Once we were settled in the house in Switzerland, we looked around for some hand tools, and found a hardware store, then bought a nice piece of wood. Kim spent a few hours making me a very simple frame loom, 24” x 15”, just the size I wanted to weave a 9x9” tapestry for the upcoming “Enchanted Pathways” small format unjuried exhibition.
The nice thing about using a kitchen fork to beat in the weft is that you can always find one. The forks in this house are nice and heavy with good sharp tines.
Inspired by the Unicorn tapestries at Stirling Castle, I decided to weave a mini-Mille Fleurs tapestry.

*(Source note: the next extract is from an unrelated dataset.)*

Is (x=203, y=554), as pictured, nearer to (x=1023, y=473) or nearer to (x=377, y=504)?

As it happens, there was a brochure at the house about the Alpine Wildflower Garden at Schynege Platte, so I used it as a reference for my design.
Unfortunately the gardens had closed the week before, so many of these are flowers I have not seen in real life, only in photos.

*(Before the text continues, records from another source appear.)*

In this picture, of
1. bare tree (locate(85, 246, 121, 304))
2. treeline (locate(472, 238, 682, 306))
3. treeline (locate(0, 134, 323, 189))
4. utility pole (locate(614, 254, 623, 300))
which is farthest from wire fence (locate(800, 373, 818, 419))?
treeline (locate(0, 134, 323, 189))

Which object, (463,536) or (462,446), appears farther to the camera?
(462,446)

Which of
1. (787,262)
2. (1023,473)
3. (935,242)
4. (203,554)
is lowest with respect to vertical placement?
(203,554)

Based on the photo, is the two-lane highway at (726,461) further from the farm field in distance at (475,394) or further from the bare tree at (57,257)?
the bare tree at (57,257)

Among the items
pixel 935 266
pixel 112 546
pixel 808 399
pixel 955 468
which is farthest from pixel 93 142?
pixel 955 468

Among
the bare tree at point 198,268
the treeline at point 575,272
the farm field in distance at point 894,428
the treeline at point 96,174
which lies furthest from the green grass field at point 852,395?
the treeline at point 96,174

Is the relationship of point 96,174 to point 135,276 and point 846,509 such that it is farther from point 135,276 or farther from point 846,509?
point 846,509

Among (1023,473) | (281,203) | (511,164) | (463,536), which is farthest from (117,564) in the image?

Note to self: next time I make a cartoon for a representational tapestry, I should make it WEAVABLE! I am used to taking an old drawing or painting and just weaving it however I can.
For these wildflowers, some were just not possible to weave the way I’d drawn them, on the number of warps I had (9 per inch). So I ended up inventing, and using a lot of trial and error and lots of unweaving (or Penelope-ing as we tapestrists call it). The Silver Thistle was the hardest because the petals radiate all the way around the center.
I used one strand of the Weaving Southwest yarn, with Paternayan, Appleton, and Ymmy yarn (my Irish friend Edith sent me some as a gift). I like how hairy the WS yarn is, and slightly uneven too, like handspun.
The exhibit will open next summer in New Mexico, and I prefer to let people see it for the first time in the exhibit. So I am only showing a detail here, not the whole piece.
Enchanted Pathways, William and Joseph Gallery, Santa Fe, NM, July 17 - 29, 2010.